The importance of shapeshifting as a shift to a more animalistic state is key to understanding the sexual and wishful undertones of such events. As shapeshifting usually involves the changing of the physical image of an entity from one state to another, on dreams. The transformation of characters into other species is emblematic, superficially, of a core mantra of the film, that men are sexually-charged animals. However, as it is a young woman who holds the dreams depicted, Freud holds that such dreams “fulfilled wishes which were active during the day but had remained unfulfilled. The dreams were simple and undisguised wish fulfillments” (On Dreams 21). Granny, on one hand, represents an authority figure who represses such thoughts as loathsome and perverse, although Granny is an expression of Rosaleen’s fears of her own sexuality.

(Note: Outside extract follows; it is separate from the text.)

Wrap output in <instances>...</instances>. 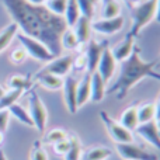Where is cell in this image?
I'll use <instances>...</instances> for the list:
<instances>
[{"label":"cell","instance_id":"7a4b0ae2","mask_svg":"<svg viewBox=\"0 0 160 160\" xmlns=\"http://www.w3.org/2000/svg\"><path fill=\"white\" fill-rule=\"evenodd\" d=\"M156 65H158V61H143L139 55V49L135 47L129 58L121 62V70H119L118 79L114 82V84H111L108 90H105V94H115L117 98L121 100L142 79L153 78L160 82V73L153 70Z\"/></svg>","mask_w":160,"mask_h":160},{"label":"cell","instance_id":"9a60e30c","mask_svg":"<svg viewBox=\"0 0 160 160\" xmlns=\"http://www.w3.org/2000/svg\"><path fill=\"white\" fill-rule=\"evenodd\" d=\"M105 90H107V84L101 79V76L97 72L90 73V100L94 102L102 101L105 97Z\"/></svg>","mask_w":160,"mask_h":160},{"label":"cell","instance_id":"836d02e7","mask_svg":"<svg viewBox=\"0 0 160 160\" xmlns=\"http://www.w3.org/2000/svg\"><path fill=\"white\" fill-rule=\"evenodd\" d=\"M27 52L24 51V48L20 47V48H16V49L11 51L10 53V61L13 62L14 65H21L22 62L27 59Z\"/></svg>","mask_w":160,"mask_h":160},{"label":"cell","instance_id":"7dc6e473","mask_svg":"<svg viewBox=\"0 0 160 160\" xmlns=\"http://www.w3.org/2000/svg\"><path fill=\"white\" fill-rule=\"evenodd\" d=\"M91 2H93V3H94V2H96V0H91Z\"/></svg>","mask_w":160,"mask_h":160},{"label":"cell","instance_id":"d4e9b609","mask_svg":"<svg viewBox=\"0 0 160 160\" xmlns=\"http://www.w3.org/2000/svg\"><path fill=\"white\" fill-rule=\"evenodd\" d=\"M61 45H62V49H66V51H76L80 47L79 39L72 27H68L63 31V34L61 37Z\"/></svg>","mask_w":160,"mask_h":160},{"label":"cell","instance_id":"d590c367","mask_svg":"<svg viewBox=\"0 0 160 160\" xmlns=\"http://www.w3.org/2000/svg\"><path fill=\"white\" fill-rule=\"evenodd\" d=\"M72 69H75L76 72H84V70H87V61H86L84 53H80V55L73 58Z\"/></svg>","mask_w":160,"mask_h":160},{"label":"cell","instance_id":"f35d334b","mask_svg":"<svg viewBox=\"0 0 160 160\" xmlns=\"http://www.w3.org/2000/svg\"><path fill=\"white\" fill-rule=\"evenodd\" d=\"M155 110H156V119L160 118V96L158 98V101L155 102Z\"/></svg>","mask_w":160,"mask_h":160},{"label":"cell","instance_id":"8d00e7d4","mask_svg":"<svg viewBox=\"0 0 160 160\" xmlns=\"http://www.w3.org/2000/svg\"><path fill=\"white\" fill-rule=\"evenodd\" d=\"M10 112L8 110H0V132L4 133L8 127V121H10Z\"/></svg>","mask_w":160,"mask_h":160},{"label":"cell","instance_id":"f6af8a7d","mask_svg":"<svg viewBox=\"0 0 160 160\" xmlns=\"http://www.w3.org/2000/svg\"><path fill=\"white\" fill-rule=\"evenodd\" d=\"M3 94H4V88H3V87H2V86H0V97H2V96H3Z\"/></svg>","mask_w":160,"mask_h":160},{"label":"cell","instance_id":"9c48e42d","mask_svg":"<svg viewBox=\"0 0 160 160\" xmlns=\"http://www.w3.org/2000/svg\"><path fill=\"white\" fill-rule=\"evenodd\" d=\"M115 70H117V62H115V59H114L112 53H111L110 47H107L102 51L101 56H100V61H98V63H97L96 72L101 76V79L104 80L105 84H107V83L112 79Z\"/></svg>","mask_w":160,"mask_h":160},{"label":"cell","instance_id":"4316f807","mask_svg":"<svg viewBox=\"0 0 160 160\" xmlns=\"http://www.w3.org/2000/svg\"><path fill=\"white\" fill-rule=\"evenodd\" d=\"M80 16H82V14H80V10H79L78 0H68L66 10H65V14H63V18H65V21H66L68 27H73Z\"/></svg>","mask_w":160,"mask_h":160},{"label":"cell","instance_id":"2e32d148","mask_svg":"<svg viewBox=\"0 0 160 160\" xmlns=\"http://www.w3.org/2000/svg\"><path fill=\"white\" fill-rule=\"evenodd\" d=\"M73 31H75L76 37L79 39L80 45H86L91 39V20L84 16H80L76 24L73 25Z\"/></svg>","mask_w":160,"mask_h":160},{"label":"cell","instance_id":"ab89813d","mask_svg":"<svg viewBox=\"0 0 160 160\" xmlns=\"http://www.w3.org/2000/svg\"><path fill=\"white\" fill-rule=\"evenodd\" d=\"M25 2H28L30 4H34V6H44L47 0H25Z\"/></svg>","mask_w":160,"mask_h":160},{"label":"cell","instance_id":"f1b7e54d","mask_svg":"<svg viewBox=\"0 0 160 160\" xmlns=\"http://www.w3.org/2000/svg\"><path fill=\"white\" fill-rule=\"evenodd\" d=\"M24 91L21 90H8L4 91L2 97H0V110H8V107L16 104L17 100L22 96Z\"/></svg>","mask_w":160,"mask_h":160},{"label":"cell","instance_id":"5bb4252c","mask_svg":"<svg viewBox=\"0 0 160 160\" xmlns=\"http://www.w3.org/2000/svg\"><path fill=\"white\" fill-rule=\"evenodd\" d=\"M133 49H135V37H132L129 32L125 35V38L122 39L121 42H118V44L114 45L112 48H110V51H111V53H112L117 63H121L125 59L129 58Z\"/></svg>","mask_w":160,"mask_h":160},{"label":"cell","instance_id":"8fae6325","mask_svg":"<svg viewBox=\"0 0 160 160\" xmlns=\"http://www.w3.org/2000/svg\"><path fill=\"white\" fill-rule=\"evenodd\" d=\"M124 17L118 16L114 18H100L91 22V30L101 35H114L124 27Z\"/></svg>","mask_w":160,"mask_h":160},{"label":"cell","instance_id":"b9f144b4","mask_svg":"<svg viewBox=\"0 0 160 160\" xmlns=\"http://www.w3.org/2000/svg\"><path fill=\"white\" fill-rule=\"evenodd\" d=\"M0 160H7V158H6V153H4V150L0 148Z\"/></svg>","mask_w":160,"mask_h":160},{"label":"cell","instance_id":"ee69618b","mask_svg":"<svg viewBox=\"0 0 160 160\" xmlns=\"http://www.w3.org/2000/svg\"><path fill=\"white\" fill-rule=\"evenodd\" d=\"M3 141H4V136H3V132H0V146H2Z\"/></svg>","mask_w":160,"mask_h":160},{"label":"cell","instance_id":"7c38bea8","mask_svg":"<svg viewBox=\"0 0 160 160\" xmlns=\"http://www.w3.org/2000/svg\"><path fill=\"white\" fill-rule=\"evenodd\" d=\"M135 132L141 136L142 139L148 142L149 145H152L155 149H158L160 152V132L156 127V121H149L145 124H139L136 127Z\"/></svg>","mask_w":160,"mask_h":160},{"label":"cell","instance_id":"f546056e","mask_svg":"<svg viewBox=\"0 0 160 160\" xmlns=\"http://www.w3.org/2000/svg\"><path fill=\"white\" fill-rule=\"evenodd\" d=\"M68 133L63 128H53V129L48 131L44 136V143L47 145H55L56 142L62 141V139L68 138Z\"/></svg>","mask_w":160,"mask_h":160},{"label":"cell","instance_id":"6da1fadb","mask_svg":"<svg viewBox=\"0 0 160 160\" xmlns=\"http://www.w3.org/2000/svg\"><path fill=\"white\" fill-rule=\"evenodd\" d=\"M3 4L20 32L41 41L53 56L61 55V37L68 28L63 17L51 13L45 6H34L25 0H3Z\"/></svg>","mask_w":160,"mask_h":160},{"label":"cell","instance_id":"d6a6232c","mask_svg":"<svg viewBox=\"0 0 160 160\" xmlns=\"http://www.w3.org/2000/svg\"><path fill=\"white\" fill-rule=\"evenodd\" d=\"M78 6L80 14L91 20V17L94 14V3L91 0H78Z\"/></svg>","mask_w":160,"mask_h":160},{"label":"cell","instance_id":"1f68e13d","mask_svg":"<svg viewBox=\"0 0 160 160\" xmlns=\"http://www.w3.org/2000/svg\"><path fill=\"white\" fill-rule=\"evenodd\" d=\"M30 159L31 160H48V153L39 141L34 142L32 148H31V152H30Z\"/></svg>","mask_w":160,"mask_h":160},{"label":"cell","instance_id":"484cf974","mask_svg":"<svg viewBox=\"0 0 160 160\" xmlns=\"http://www.w3.org/2000/svg\"><path fill=\"white\" fill-rule=\"evenodd\" d=\"M7 86L10 90H31L32 88V83L31 80L27 78V76H22V75H13L10 76L7 80Z\"/></svg>","mask_w":160,"mask_h":160},{"label":"cell","instance_id":"4fadbf2b","mask_svg":"<svg viewBox=\"0 0 160 160\" xmlns=\"http://www.w3.org/2000/svg\"><path fill=\"white\" fill-rule=\"evenodd\" d=\"M76 87H78V80L73 76H65L63 79V100H65V105H66L68 111L70 114H76L78 112V101H76Z\"/></svg>","mask_w":160,"mask_h":160},{"label":"cell","instance_id":"c3c4849f","mask_svg":"<svg viewBox=\"0 0 160 160\" xmlns=\"http://www.w3.org/2000/svg\"><path fill=\"white\" fill-rule=\"evenodd\" d=\"M142 2H145V0H142Z\"/></svg>","mask_w":160,"mask_h":160},{"label":"cell","instance_id":"44dd1931","mask_svg":"<svg viewBox=\"0 0 160 160\" xmlns=\"http://www.w3.org/2000/svg\"><path fill=\"white\" fill-rule=\"evenodd\" d=\"M121 16V4L118 0H100V17L114 18Z\"/></svg>","mask_w":160,"mask_h":160},{"label":"cell","instance_id":"e575fe53","mask_svg":"<svg viewBox=\"0 0 160 160\" xmlns=\"http://www.w3.org/2000/svg\"><path fill=\"white\" fill-rule=\"evenodd\" d=\"M52 146H53V152H55L56 155L65 156L70 148V141H69V138H65V139H62V141L56 142V143L52 145Z\"/></svg>","mask_w":160,"mask_h":160},{"label":"cell","instance_id":"d6986e66","mask_svg":"<svg viewBox=\"0 0 160 160\" xmlns=\"http://www.w3.org/2000/svg\"><path fill=\"white\" fill-rule=\"evenodd\" d=\"M136 107L138 105L136 104H132L129 105V107H127L124 110V112L121 114V117H119V124L122 125L124 128H127L128 131H135L136 127L139 125L138 122V114H136Z\"/></svg>","mask_w":160,"mask_h":160},{"label":"cell","instance_id":"277c9868","mask_svg":"<svg viewBox=\"0 0 160 160\" xmlns=\"http://www.w3.org/2000/svg\"><path fill=\"white\" fill-rule=\"evenodd\" d=\"M16 37H17V39H18V42L21 44V47L24 48V51L27 52V55L31 56L32 59H35V61L49 62L55 58L53 53L51 52V51L48 49L41 41H38V39L25 35V34L20 32V31L17 32Z\"/></svg>","mask_w":160,"mask_h":160},{"label":"cell","instance_id":"52a82bcc","mask_svg":"<svg viewBox=\"0 0 160 160\" xmlns=\"http://www.w3.org/2000/svg\"><path fill=\"white\" fill-rule=\"evenodd\" d=\"M73 58H75V56L70 55V53L55 56V58L48 62L47 66L42 68L38 73H51V75L59 76V78H65V76H68L69 72L72 70Z\"/></svg>","mask_w":160,"mask_h":160},{"label":"cell","instance_id":"e0dca14e","mask_svg":"<svg viewBox=\"0 0 160 160\" xmlns=\"http://www.w3.org/2000/svg\"><path fill=\"white\" fill-rule=\"evenodd\" d=\"M35 80L39 86H42L47 90H61L62 86H63V78H59V76L51 75V73H37Z\"/></svg>","mask_w":160,"mask_h":160},{"label":"cell","instance_id":"cb8c5ba5","mask_svg":"<svg viewBox=\"0 0 160 160\" xmlns=\"http://www.w3.org/2000/svg\"><path fill=\"white\" fill-rule=\"evenodd\" d=\"M68 138L70 141V148L63 156L65 160H80L82 158V142H80L79 136L76 133H68Z\"/></svg>","mask_w":160,"mask_h":160},{"label":"cell","instance_id":"30bf717a","mask_svg":"<svg viewBox=\"0 0 160 160\" xmlns=\"http://www.w3.org/2000/svg\"><path fill=\"white\" fill-rule=\"evenodd\" d=\"M108 47V42H98L96 39H90L86 44V61H87V73H93L96 72L97 63L100 61L102 51Z\"/></svg>","mask_w":160,"mask_h":160},{"label":"cell","instance_id":"4dcf8cb0","mask_svg":"<svg viewBox=\"0 0 160 160\" xmlns=\"http://www.w3.org/2000/svg\"><path fill=\"white\" fill-rule=\"evenodd\" d=\"M66 3H68V0H47L44 6L51 13L63 17L65 10H66Z\"/></svg>","mask_w":160,"mask_h":160},{"label":"cell","instance_id":"ffe728a7","mask_svg":"<svg viewBox=\"0 0 160 160\" xmlns=\"http://www.w3.org/2000/svg\"><path fill=\"white\" fill-rule=\"evenodd\" d=\"M112 155V150L107 146H91L83 150L80 160H107Z\"/></svg>","mask_w":160,"mask_h":160},{"label":"cell","instance_id":"7402d4cb","mask_svg":"<svg viewBox=\"0 0 160 160\" xmlns=\"http://www.w3.org/2000/svg\"><path fill=\"white\" fill-rule=\"evenodd\" d=\"M17 32H18V27H17V24L13 21L6 25L4 28L0 30V53L7 49L8 45L11 44V41L16 38Z\"/></svg>","mask_w":160,"mask_h":160},{"label":"cell","instance_id":"83f0119b","mask_svg":"<svg viewBox=\"0 0 160 160\" xmlns=\"http://www.w3.org/2000/svg\"><path fill=\"white\" fill-rule=\"evenodd\" d=\"M8 112H10V115H13L17 121L21 122V124L27 125V127H34L30 114H28V111L25 110L22 105L17 104V102L13 104V105H10V107H8Z\"/></svg>","mask_w":160,"mask_h":160},{"label":"cell","instance_id":"3957f363","mask_svg":"<svg viewBox=\"0 0 160 160\" xmlns=\"http://www.w3.org/2000/svg\"><path fill=\"white\" fill-rule=\"evenodd\" d=\"M156 14V0H145L132 7V28L131 35L138 37L139 32L149 24L152 20H155Z\"/></svg>","mask_w":160,"mask_h":160},{"label":"cell","instance_id":"681fc988","mask_svg":"<svg viewBox=\"0 0 160 160\" xmlns=\"http://www.w3.org/2000/svg\"><path fill=\"white\" fill-rule=\"evenodd\" d=\"M96 2H97V0H96Z\"/></svg>","mask_w":160,"mask_h":160},{"label":"cell","instance_id":"5b68a950","mask_svg":"<svg viewBox=\"0 0 160 160\" xmlns=\"http://www.w3.org/2000/svg\"><path fill=\"white\" fill-rule=\"evenodd\" d=\"M28 114L32 119L34 128L39 132H44L48 122V111L39 94L34 88H31L28 94Z\"/></svg>","mask_w":160,"mask_h":160},{"label":"cell","instance_id":"8992f818","mask_svg":"<svg viewBox=\"0 0 160 160\" xmlns=\"http://www.w3.org/2000/svg\"><path fill=\"white\" fill-rule=\"evenodd\" d=\"M100 118H101L108 135L111 136V139H112L115 143H131V142H133L132 132L122 127L110 114H107L105 111H101V112H100Z\"/></svg>","mask_w":160,"mask_h":160},{"label":"cell","instance_id":"60d3db41","mask_svg":"<svg viewBox=\"0 0 160 160\" xmlns=\"http://www.w3.org/2000/svg\"><path fill=\"white\" fill-rule=\"evenodd\" d=\"M125 2H127L129 6H132V7H135L136 4H139V3L142 2V0H125Z\"/></svg>","mask_w":160,"mask_h":160},{"label":"cell","instance_id":"7bdbcfd3","mask_svg":"<svg viewBox=\"0 0 160 160\" xmlns=\"http://www.w3.org/2000/svg\"><path fill=\"white\" fill-rule=\"evenodd\" d=\"M156 121V127H158V129H159V132H160V118L159 119H155Z\"/></svg>","mask_w":160,"mask_h":160},{"label":"cell","instance_id":"ba28073f","mask_svg":"<svg viewBox=\"0 0 160 160\" xmlns=\"http://www.w3.org/2000/svg\"><path fill=\"white\" fill-rule=\"evenodd\" d=\"M117 152L124 160H159L158 155L152 152H148L143 148L131 143H117Z\"/></svg>","mask_w":160,"mask_h":160},{"label":"cell","instance_id":"bcb514c9","mask_svg":"<svg viewBox=\"0 0 160 160\" xmlns=\"http://www.w3.org/2000/svg\"><path fill=\"white\" fill-rule=\"evenodd\" d=\"M158 63H160V59H159V61H158Z\"/></svg>","mask_w":160,"mask_h":160},{"label":"cell","instance_id":"603a6c76","mask_svg":"<svg viewBox=\"0 0 160 160\" xmlns=\"http://www.w3.org/2000/svg\"><path fill=\"white\" fill-rule=\"evenodd\" d=\"M136 114H138V122L139 124H145L156 119V110H155V102H143L136 107Z\"/></svg>","mask_w":160,"mask_h":160},{"label":"cell","instance_id":"ac0fdd59","mask_svg":"<svg viewBox=\"0 0 160 160\" xmlns=\"http://www.w3.org/2000/svg\"><path fill=\"white\" fill-rule=\"evenodd\" d=\"M88 100H90V73H86V75L78 82V87H76L78 108L83 107Z\"/></svg>","mask_w":160,"mask_h":160},{"label":"cell","instance_id":"74e56055","mask_svg":"<svg viewBox=\"0 0 160 160\" xmlns=\"http://www.w3.org/2000/svg\"><path fill=\"white\" fill-rule=\"evenodd\" d=\"M155 20L158 22H160V0H156V14H155Z\"/></svg>","mask_w":160,"mask_h":160}]
</instances>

On the other hand, Rosaleen utilizes men in the film as figures of both fear and admiration, those who are able to hide themselves in public yet contain the most rapacious desires, thus imbuing the transformations in the film with new meaning.
In conclusion, The Company of Wolves succeeds in exhibiting characters and their actions as composite conveyances of the relationship between both the most instinctual desires from within the human mind and the most rigid repressions which are integrated from outside. In particular, the transformation of the lycanthropes in the film best conveys the eruption of desire – be it violent or from behind the dream facade, while giving due importance and reason to both aspects. Through targeted lighting, cinematography and special effects, the film testifies to shapeshifting as a tool of wish fulfillment, sensory distortion and sexual desire in one’s individual dreamscape.
Company of Wolves, The. Dir. Neil Jordan. Per. Sarah Patterson, Angela Lansbury, and Stephen Rea. Henstooth Video (Video & DVD), 1984. DVD.
Freud, Sigmund. Interpretation of Dreams, The. 3rd Edition. MobileRead. 2009. Print.
–. On Dreams. New York, New York. W.W. Norton & Company, Inc. 1980. Print.